While I'm unsure of the capacity of competition batteries, Apple claims 1000 or more recharge cycles on their batteries.

This is a critical factor -- if the Apple battery is $200 (installed professionally) vs $170 (parts only), and lasts significantly longer, it becomes more interesting of a comparison. But only if it lasts longer.

Also, Apple displays cycles used in system info, while finding similar information in Windows is not as easy. I know Apple is willing to replace batteries that die before their advertised cycle count is up, but I haven't heard of that behavior being common with competition.

I'm not claiming that Apple is better, not at all. Heck, comparing laptops between brands is difficult anyway, considering that Apple owns the >$1000 market and it's competition does the majority of it's business in the <$1000 market. (Meaning that most of the >$1000 laptops we compare to Apple products aren't those brands' bread-and-butter big sellers, they're niche products).


I just did a quick eBay search, and you can get a genuine battery for that particular Dell model well under $80. And as with most Dells, you can probably replace it yourself (which was my main point). Replacing the battery in the MacBook is 2.5 times the price of replacing the battery in the Dell.

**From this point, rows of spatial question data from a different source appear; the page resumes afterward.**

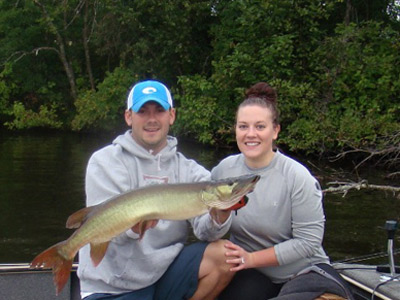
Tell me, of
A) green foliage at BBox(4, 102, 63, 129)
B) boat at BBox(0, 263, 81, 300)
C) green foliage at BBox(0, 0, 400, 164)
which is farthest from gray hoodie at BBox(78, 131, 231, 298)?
green foliage at BBox(4, 102, 63, 129)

And what if the SSD or memory is not large enough anymore for your needs? (Which often happens after a few years of use.) In most other laptops and non-Retina display MacBook Pro's one can replace them at market prices. Not so with the new retina display MacBook Pro, MacBook Air, etc.

A friend of mine recently asked a quote for upgrading memory in his (pre-aluminium) Mac Mini, it was over 200 Euro. The market value of the memory was 40 Euro.

Edit: I would like to add that I am a happy Mac user. But I think Apple is rapidly moving into the wrong direction with their changes to rapidly deprecate older models, either by making them non-upgradable or pretty randomly removing support for them in new operating system versions (both OS X and iOS).


Like Twitter, Apple thinks they don't need the geeks anymore. My fear is they may be right.

It's easy to pick on Apple in isolation. When you compare Apple's practices to other big vendors they're not all that different. Dell charges a tiny fortune for memory, especially for server models, compared to a wholesaler, they need to protect their bottom line as much as Apple and upgrades are always how they make their margins.

I'd rather that Apple deprecates older models of hardware than insists on supporting them perpetually. I say this as a developer. If you make an app for 10.7 you will not have to worry about building a PowerPC version, about testing it on a 2005-vintage Mac Mini just because one of your customers might have one. It's not supported. Period.

I know several people that are perfectly happy with an older system, 10.4 or 10.5 vintage either out of necessity or out of indifference. It works for them and they see no urgent reason to upgrade.

How much garbage do you think there is in Windows to support devices that haven't even been manufactured in the last ten years? How much better would Windows be if they abandoned all that and focused on making it better? I think it would look a lot like Windows 8, actually. Faster all around.


I think the assumption is that you can extend the life of older laptops. I can get a new $25 battery on amazon for my 4 year old Dell laptop. Not sure what the comparable price would be for apple.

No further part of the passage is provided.